Direction a: Reproduce the part of the comet study below that runs from "This comprehensive study" to "resonance effects .".

Text block:
#####

This comprehensive study of comet C/1995 O1 focuses first on investigating its orbital motion over a period of 17.6 yr ( 1993–2010 ) .
The comet is suggested to have approached Jupiter to 0.005 AU on - 2251 November 7 , in general conformity with Marsden ’ s ( 1999 ) proposal of a Jovian encounter nearly 4300 yr ago .
The variations of sizable nongravitational effects with heliocentric distance correlate with the evolution of outgassing , asymmetric relative to perihelion .
The future orbital period will shorten to \sim 1000 yr because of orbital-cascade resonance effects .
We find that the sublimation curves of parent molecules are fitted with the type of a law used for the nongravitational acceleration , determine their orbit-integrated mass loss , and conclude that the share of water ice was at most 57 % , and possibly less than 50 % , of the total outgassed mass .
Even though organic parent molecules ( many still unidentified ) had very low abundances relative to water individually , their high molar mass and sheer number made them , summarily , important potential mass contributors to the total production of gas .
The mass loss of dust per orbit exceeded that of water ice by a factor of \sim 12 , a dust loading high enough to imply a major role for heavy organic molecules of low volatility in accelerating the minuscule dust particles in the expanding halos to terminal velocities as high as 0.7 km s ^ { -1 } .
In Part II , the comet ’ s nucleus will be modeled as a compact cluster of massive fragments to conform to the integrated nongravitational effect .

#####

Provided data:

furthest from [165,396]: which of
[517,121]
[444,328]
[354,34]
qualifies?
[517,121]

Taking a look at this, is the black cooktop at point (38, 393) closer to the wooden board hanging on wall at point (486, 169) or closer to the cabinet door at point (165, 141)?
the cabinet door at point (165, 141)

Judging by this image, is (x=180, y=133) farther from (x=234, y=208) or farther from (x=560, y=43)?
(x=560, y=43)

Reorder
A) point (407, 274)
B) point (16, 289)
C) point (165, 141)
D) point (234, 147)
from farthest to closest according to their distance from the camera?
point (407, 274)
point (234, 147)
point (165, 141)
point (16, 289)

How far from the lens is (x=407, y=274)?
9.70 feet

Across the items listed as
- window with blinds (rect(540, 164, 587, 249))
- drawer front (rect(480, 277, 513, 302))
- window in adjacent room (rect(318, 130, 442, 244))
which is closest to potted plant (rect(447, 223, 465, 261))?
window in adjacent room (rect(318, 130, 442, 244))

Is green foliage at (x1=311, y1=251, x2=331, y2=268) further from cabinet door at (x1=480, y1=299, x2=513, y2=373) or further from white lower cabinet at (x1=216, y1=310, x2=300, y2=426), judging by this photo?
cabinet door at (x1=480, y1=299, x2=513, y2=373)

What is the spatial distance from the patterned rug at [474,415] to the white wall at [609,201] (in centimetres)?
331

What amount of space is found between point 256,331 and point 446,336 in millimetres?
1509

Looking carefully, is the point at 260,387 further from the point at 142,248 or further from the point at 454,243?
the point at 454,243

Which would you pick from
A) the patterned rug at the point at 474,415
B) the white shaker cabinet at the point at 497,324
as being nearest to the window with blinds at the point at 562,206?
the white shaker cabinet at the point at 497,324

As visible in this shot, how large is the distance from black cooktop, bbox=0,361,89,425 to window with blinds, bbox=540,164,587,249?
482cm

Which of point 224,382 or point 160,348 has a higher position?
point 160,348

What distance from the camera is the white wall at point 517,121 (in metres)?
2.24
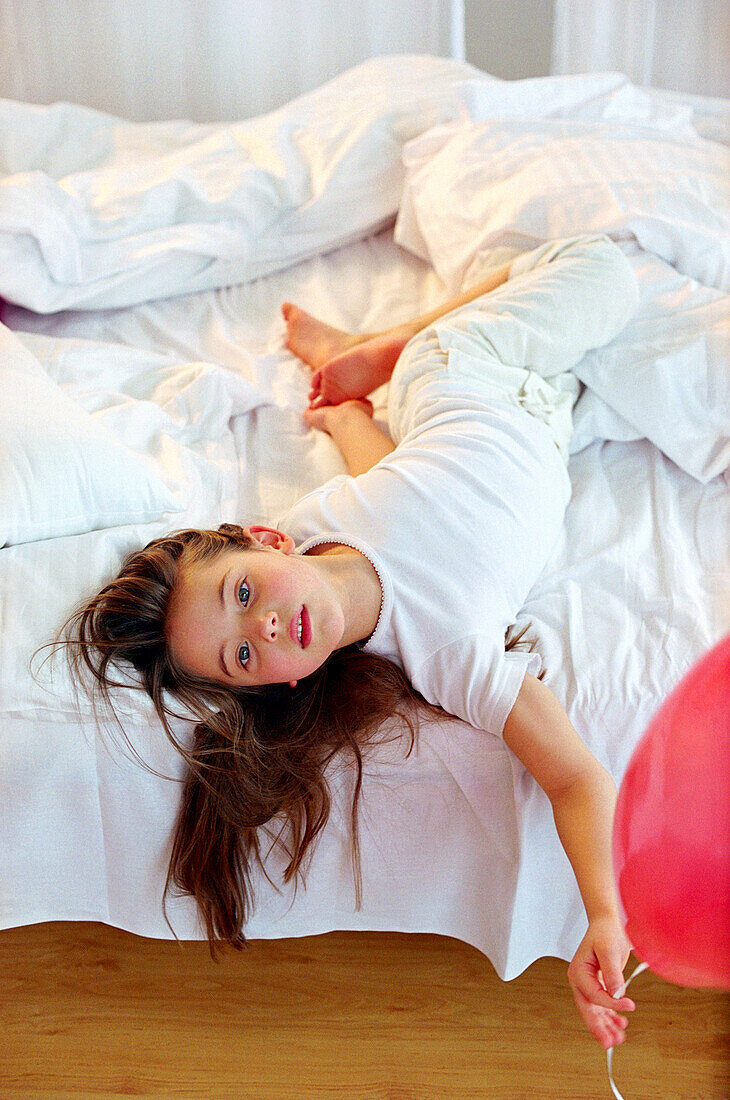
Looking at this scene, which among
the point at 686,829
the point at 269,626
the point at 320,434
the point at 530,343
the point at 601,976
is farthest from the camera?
the point at 320,434

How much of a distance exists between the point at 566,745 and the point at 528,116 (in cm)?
127

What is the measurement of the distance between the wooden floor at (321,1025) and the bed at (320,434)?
0.09 meters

#####

Direction b: List every line of the records above that contains the string "cabinet", matching case exactly.

Answer a:
This comprehensive study of comet C/1995 O1 focuses first on investigating its orbital motion over a period of 17.6 yr ( 1993–2010 ) .
The comet is suggested to have approached Jupiter to 0.005 AU on - 2251 November 7 , in general conformity with Marsden ’ s ( 1999 ) proposal of a Jovian encounter nearly 4300 yr ago .
The variations of sizable nongravitational effects with heliocentric distance correlate with the evolution of outgassing , asymmetric relative to perihelion .
The future orbital period will shorten to \sim 1000 yr because of orbital-cascade resonance effects .

Answer b:
Taking a look at this, is the black cooktop at point (38, 393) closer to the wooden board hanging on wall at point (486, 169) or closer to the cabinet door at point (165, 141)?
the cabinet door at point (165, 141)
Is green foliage at (x1=311, y1=251, x2=331, y2=268) further from cabinet door at (x1=480, y1=299, x2=513, y2=373) or further from white lower cabinet at (x1=216, y1=310, x2=300, y2=426), judging by this photo?
cabinet door at (x1=480, y1=299, x2=513, y2=373)
B) the white shaker cabinet at the point at 497,324
the white shaker cabinet at the point at 497,324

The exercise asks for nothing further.